Barangkali, mobil yang dikemudikan Lucas baru saja memasuki jalan tol saat Arwen benar-benar jatuh terlelap. Entah berapa lama dia tertidur. Yang pasti, Arwen membuka mata karena Lucas mengelus lengannya untuk membangunkan perempuan itu.

"Kita sudah sampai," beri tahu Lucas. "Aku nggak tega bangunin kamu, tapi kita harus turun sekarang. Sebentar lagi Quentin bakalan sampai. Dia udah di dekat sini."

Arwen mengerjap hingga tiga kali demi menegaskan pandangannya. Mobil Lucas diparkir di depan sebuah rumah megah berhalaman luas. Ada sebuah sedan dan SUV yang terparkir di area yang sama.

"Rumah Quentin gede banget ya, Luc. Pasti repot urusan bersih-bersih," canda Arwen. Perempuan itu meregangkan tubuh. "Quentin dan Cybil cuma tinggal bertiga di rumah ini? Mereka baru punya anak satu, kan?"

"Ini bukan rumah Quentin, Wen. Ini rumah Oma. Kita akan ketemu Quentin dan Cybil di sini." Lucas agak maju untuk membukakan sabuk pengaman Arwen. "Yuk, turun dulu!"

Arwen mencerna kata-kata Lucas dengan perut mendadak mulas. "Kenapa kita malah ke rumah omamu, Luc? Bukannya tadi kamu mau bilang mau ke rumah Quentin?" debatnya.

Lucas malah menjawab, "Iya, aku memang sengaja bohong. Karena kamu belum tentu mau kalau aku ngomong jujur, kan?"

Arwen kembali mengenakan sabuk pengamannya. "Aku nggak mau turun, Luc. Kamu paksa atau bujuk gimana pun, aku nggak akan mau."

"Lho, kenapa? Apa salahnya ketemu sama Oma dan Opa? Aku belum pernah ngenalin pacarku sama mereka, lho!"

Arwen memandang Lucas dengan serius. "Urusan kayak gini, nggak bisa dijadiin kejutan, Luc. Aku nggak siap, terutama secara mental. Harusnya, kamu kan ngomong dulu sama aku, bukan malah bohong dan langsung bawa aku ke sini," cerocosnya. Arwen tak bisa menyembunyikan kekesalannya. "Kali ini, kamu beneran kelewatan."

Lucas tertawa kecil, tidak merasa bersalah sama sekali. Arwen tentu saja menjadi kian gemas. "Kamu tuh beneran unik, Wen. Dikasih tau kalau aku punya anak, kamu bisa terima dengan tenang dan santai. Giliran cuma kuajak ketemu Oma dan Opa, malah panik."

"Ketemu oma dan opamu itu nggak bisa dibilang 'cuma', Luc!" bantah Arwen. "Aku kesal karena caramu. Kenapa harus bohong segala? Kalau dari awal kamu ngomong jujur...."

Lucas menyela, "Kalau aku ngomong jujur, kamu nggak bakalan mau. Minimal pasti minta waktu atau apalah.

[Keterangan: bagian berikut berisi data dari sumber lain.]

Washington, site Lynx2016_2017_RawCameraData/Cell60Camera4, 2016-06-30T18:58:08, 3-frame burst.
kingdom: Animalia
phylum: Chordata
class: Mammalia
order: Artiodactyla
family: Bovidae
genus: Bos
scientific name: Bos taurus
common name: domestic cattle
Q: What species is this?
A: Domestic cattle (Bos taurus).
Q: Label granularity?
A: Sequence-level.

Sementara aku nggak bisa nunggu. Aku cuma pengin kamu kenal keluargaku, Wen. Karena kamu bisa terima aku satu paket, sampai ke bagian jeleknya. Saking hepinya, aku nggak sabar mau ngenalin kamu sama orang-orang yang paling dekat sama aku. Apa itu salah?"

Hati Arwen menghangat. Namun, dia tetap tak suka dengan cara yang dipilih Lucas. "Nggak salah, sih. Tapi nggak mendadak juga kali, Luc."

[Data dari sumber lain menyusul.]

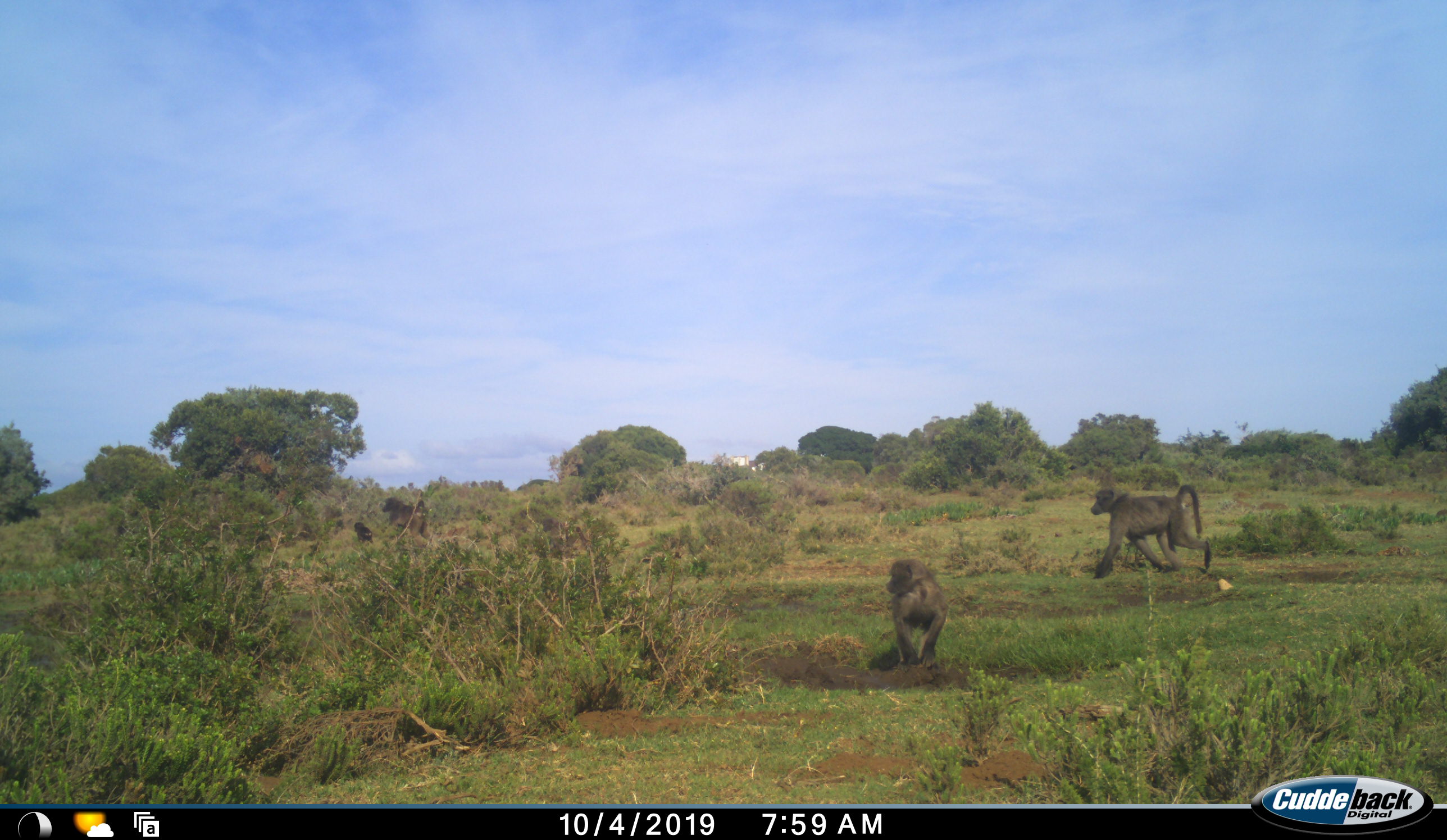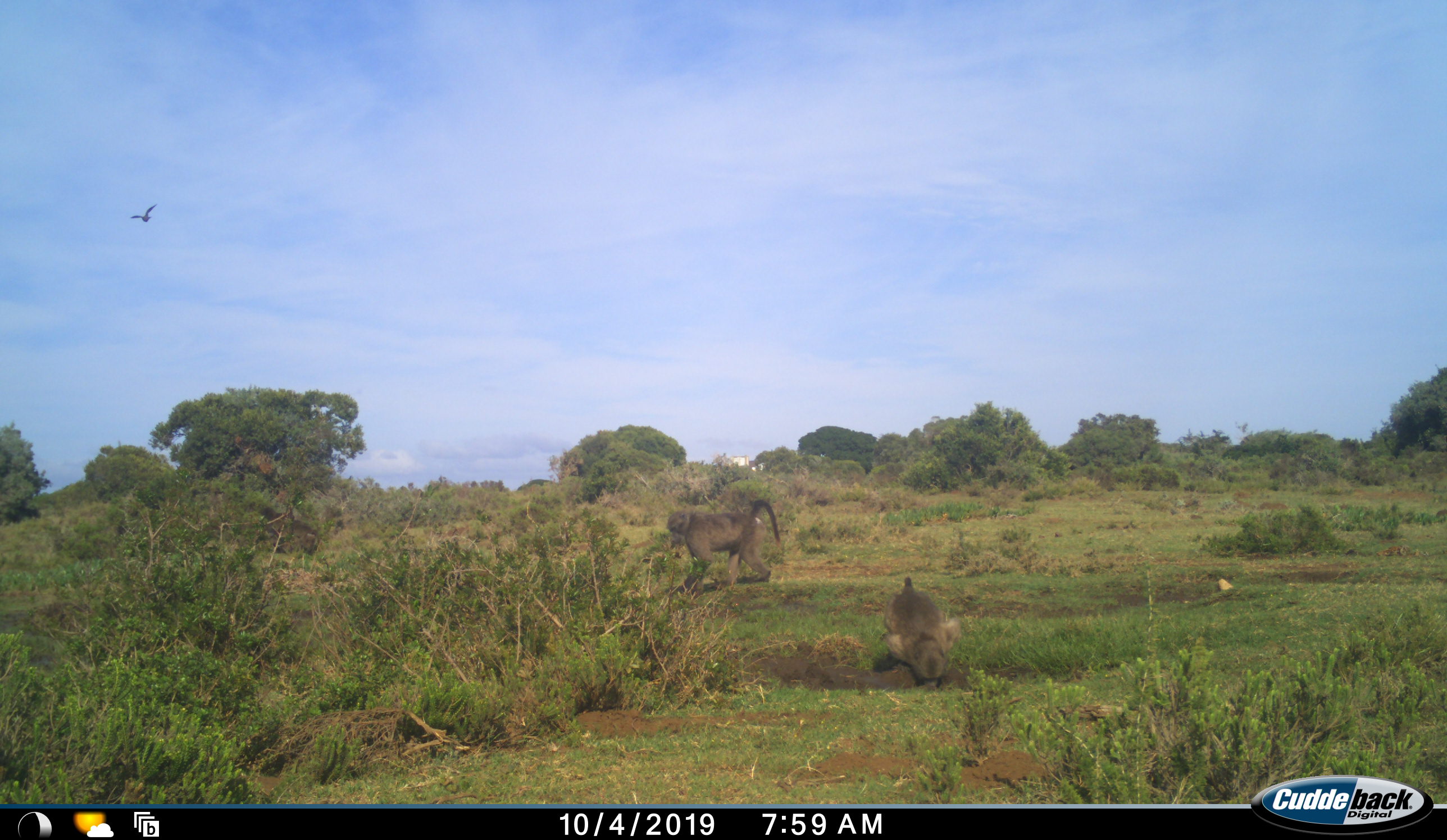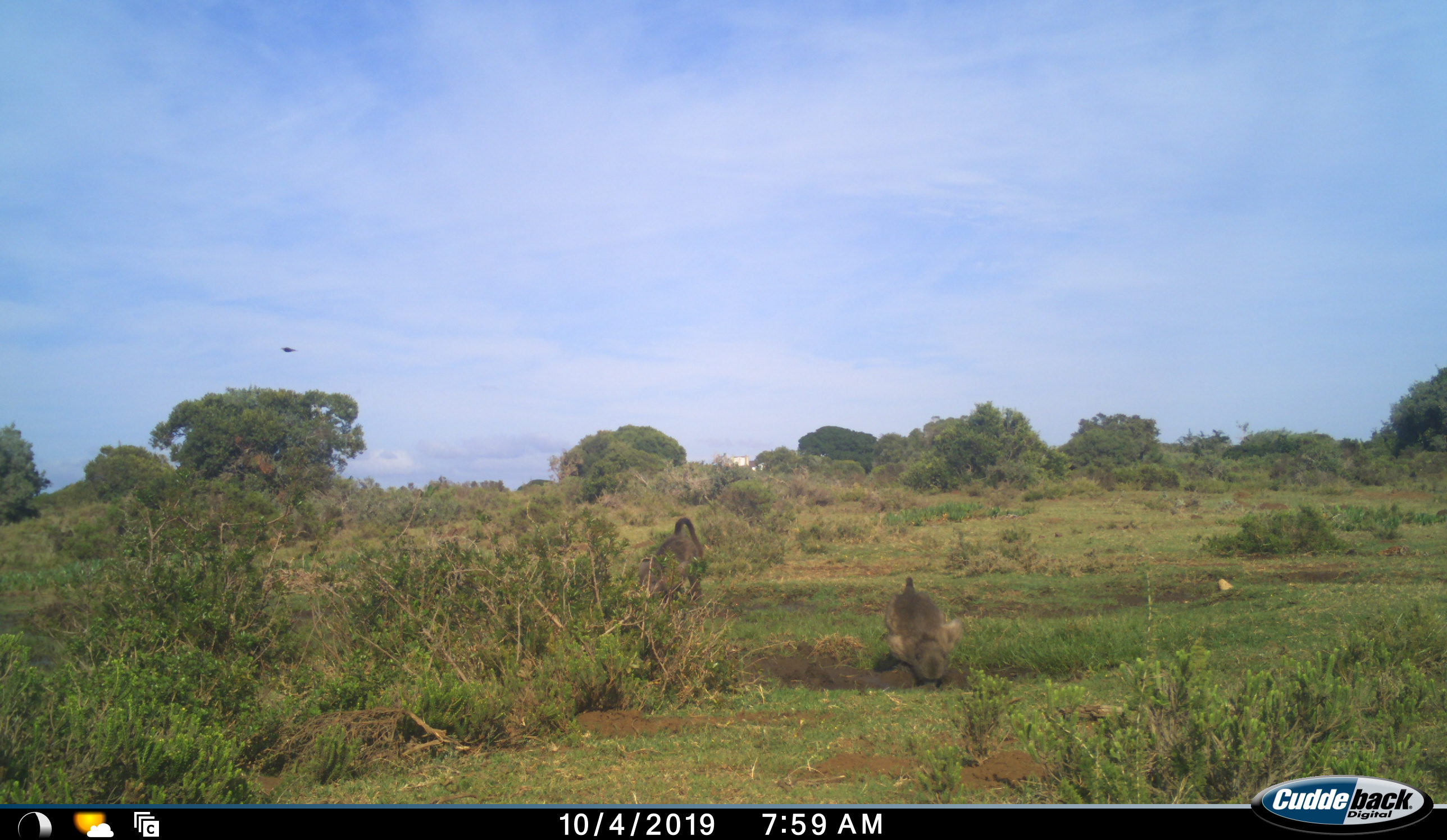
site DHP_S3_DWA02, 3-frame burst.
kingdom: Animalia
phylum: Chordata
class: Mammalia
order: Primates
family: Cercopithecidae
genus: Papio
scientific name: Papio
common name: baboon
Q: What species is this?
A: Baboon (Papio).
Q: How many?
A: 4.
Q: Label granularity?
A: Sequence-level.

Lucas meraih ponselnya, mengutak-atik benda itu sebentar, lalu menelepon. Lelaki itu menunggu beberapa detik sebelum mulai bicara.

"Oma, aku udah ada di halaman. Aku ke sini bawa pacarku, tapi dia nggak mau turun dari mobil. Mungkin dia takut Oma tipe nenek-nenek judes. Oma bisa keluar sebentar, nggak? Untuk bujukin pacarku."

Astaga! Arwen meninju bahu Lucas. Namun dia tak bisa mengomeli atau merebut ponsel Lucas karena lelaki itu masih bicara di telepon. Jika dia nekat melakukan itu, pasti akan memperburuk situasi, kan? Apalagi, setelah itu Lucas malah sengaja keluar dari mobil.

Beberapa saat kemudian, Arwen benar-benar tak berkutik saat seorang perempuan bule paruh baya keluar dari rumah untuk "menjemput" pacar cucu sulungnya. Lucas memang sinting.